Live and let fly: Pakistan fears India’s new giant flag could be used for spying
Pakistan has expressed fears that neighboring India’s new 360 foot (110 meter) high flag, which can be seen all the way from Lahore, could be used to as a spying mechanism.

India erected the flag in Attari, just 200 meters from the Attari-Wagah border in Punjab in northern India on Sunday. The flag is 80 feet wide and 120 feet long. Floodlights have been set up so that it remains visible at night.

However, Pakistan Rangers complained to the Border Security Force that the flagpole could be used for surveillance, the Khaleej Times reports.

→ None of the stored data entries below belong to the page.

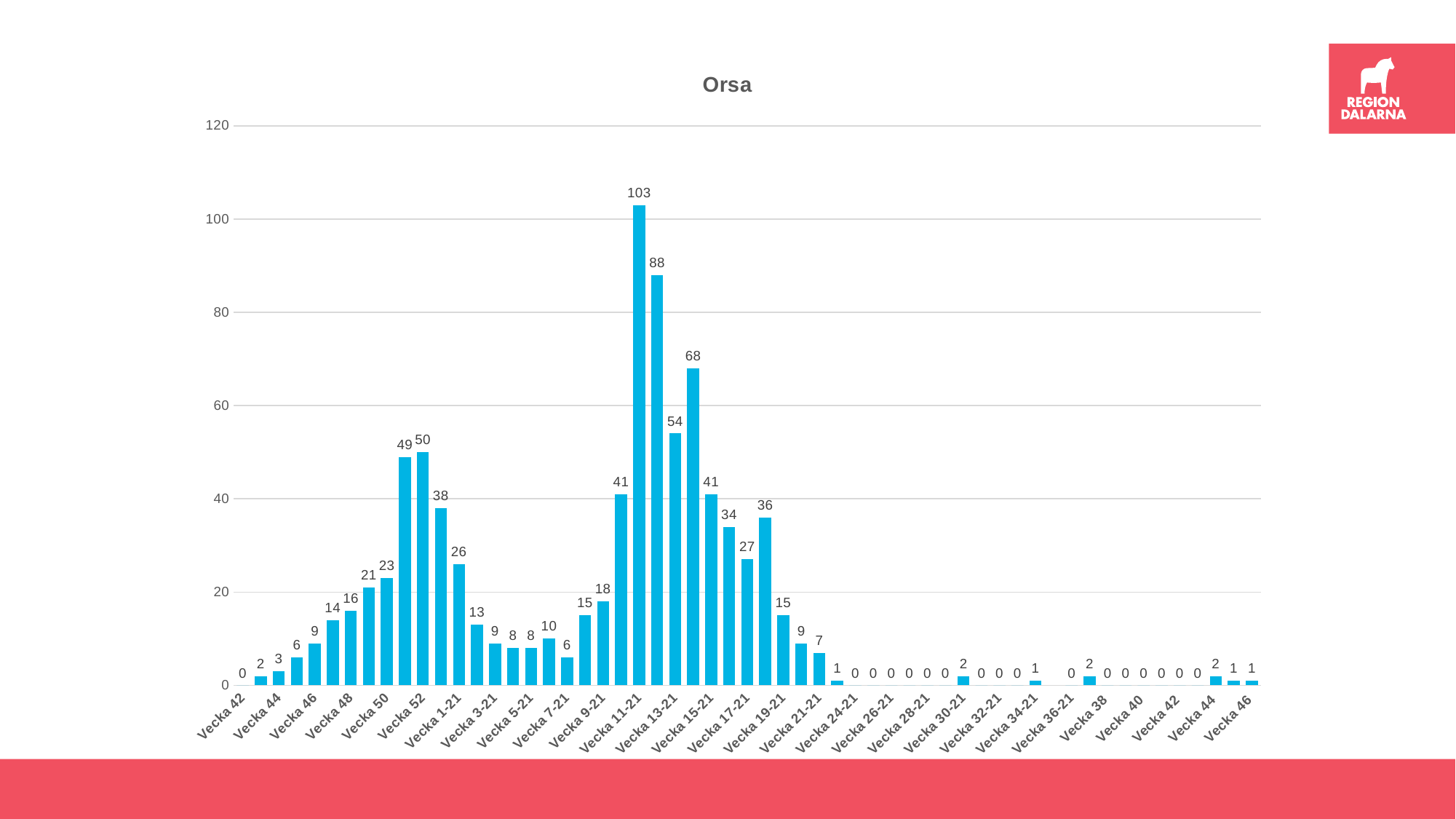
Is the value for Vecka 11-21 greater or less than 100? greater What is the difference between the values for Vecka 11-21 and Vecka 13-21? 49 What is the title of the chart? Orsa Which is larger, the value for Vecka 50 or the value for Vecka 1-21? Vecka 1-21 Do the values rise or fall from Vecka 13-21 to Vecka 21-21? fall What kind of chart is shown on the slide? bar chart What is the value for Vecka 11-21? 103 What is the value for Vecka 52? 50 What is the value for Vecka 13-21? 54 What is the value for Vecka 17-21? 27 What is the value for Vecka 9-21? 18 Which week has the highest value in the chart? Vecka 11-21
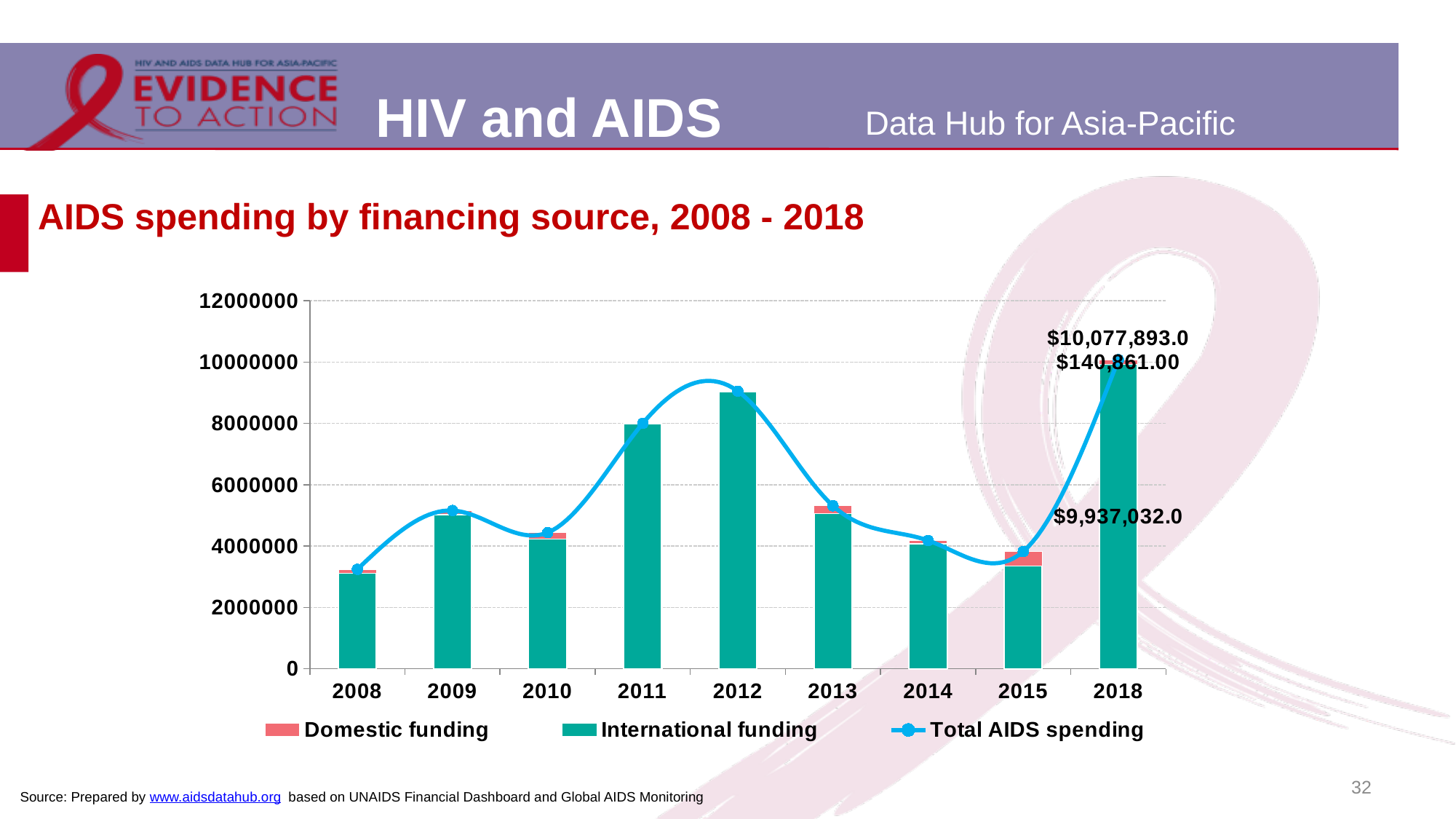
Which year has the lowest Total AIDS spending? 2008 Which year has higher Total AIDS spending, 2009 or 2011? 2011 How many series does the legend list? 3 What is the Total AIDS spending value labelled for 2018? $10,077,893.0 Which year has the highest Total AIDS spending? 2018 What is the International funding value labelled for 2018? $9,937,032.0 Does Total AIDS spending rise or fall from 2012 to 2015? fall What is the title of the chart? AIDS spending by financing source, 2008 - 2018 Is the Total AIDS spending for 2010 greater or less than 6000000? less How many years are shown on the x axis? 9 Is the Total AIDS spending for 2012 greater or less than 8000000? greater What is the Domestic funding value labelled for 2018? $140,861.00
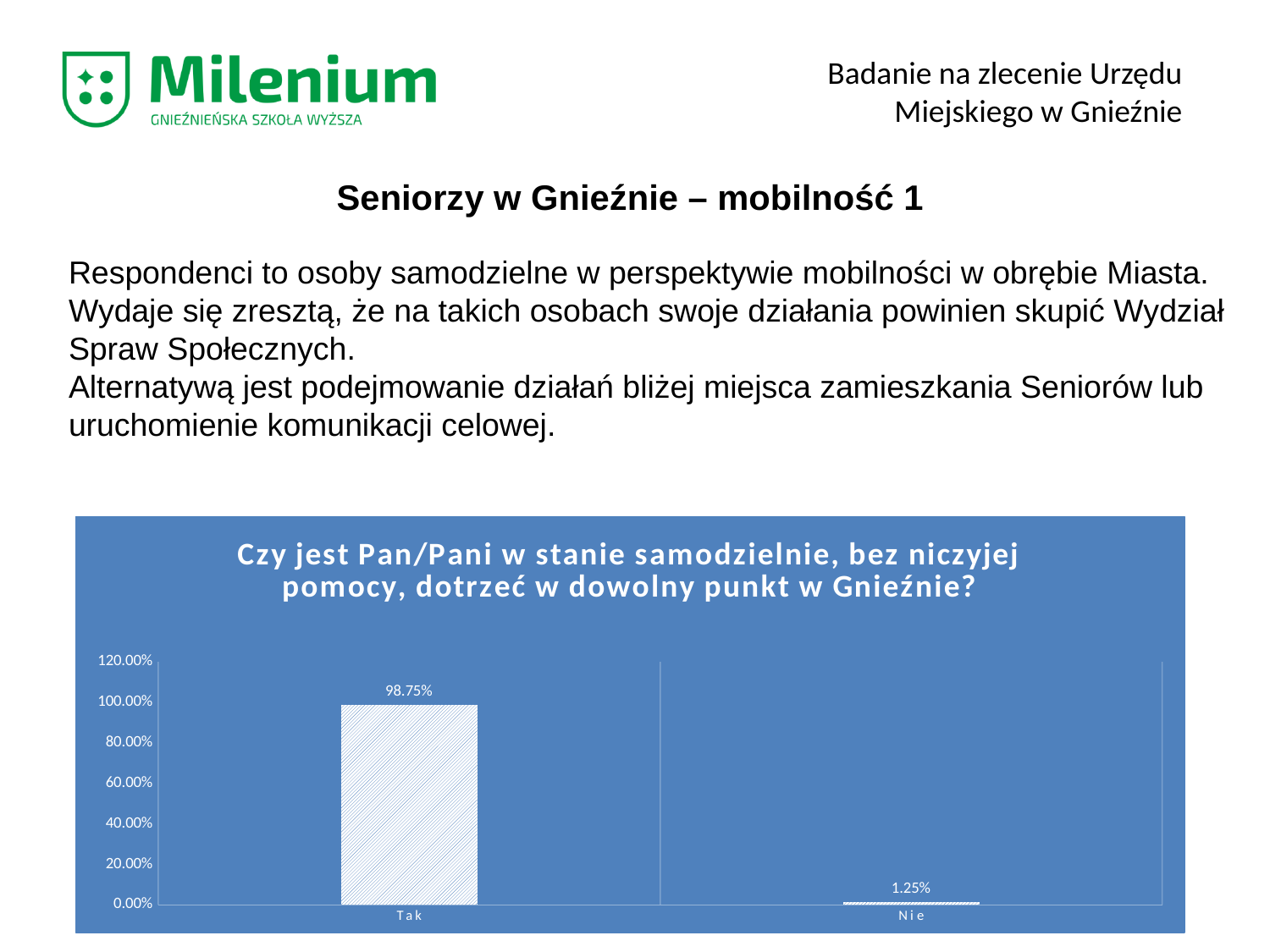
Is the value for "Nie" greater or less than 20.00%? less What is the title of the chart? Czy jest Pan/Pani w stanie samodzielnie, bez niczyjej pomocy, dotrzeć w dowolny punkt w Gnieźnie? What is the difference between the values for "Tak" and "Nie"? 97.50% What kind of chart is shown on the slide? bar chart What is the value for "Tak"? 98.75% What is the highest value shown on the y axis? 120.00% Which is larger, the value for "Tak" or the value for "Nie"? Tak Which category has the highest value? Tak Is the value for "Tak" greater or less than 80.00%? greater How many categories are shown on the x axis? 2 What is the value for "Nie"? 1.25% Which category has the lowest value? Nie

Pakistan has reportedly accused India of violating international treaties and asked for the flag to be moved so that it is no longer visible from Lahore.

Indian authorities said the flag had been raised 200 meters from the zero line and was not violating any treaties. “It is our national flag and nobody can stop us from hoisting it on our soil," Punjab minister Anil Joshi, who helped organize the project, said.

“This is the right place to [locate] this project as thousands of people come here every day,” he told the Hindustan Times. “This will inculcate a feeling of patriotism in their minds.”

Flag lowering at the border has become a show of patriotism, as thousands of tourists gather to watch the daily retreat ceremonies from both India and Pakistan.

READ MORE: India to deploy hundreds of main battle tanks along border with Pakistan

India and Pakistan increased decades-long tensions in September, after two Pakistani soldiers were killed when India conducted targeted strikes within Pakistan’s territory in Kashmir.

The strikes took place after 18 Indian soldiers were killed in an attack on an Indian army base in India-administered Kashmir. India and Pakistan lay claim to Kashmir, with each side controlling areas within.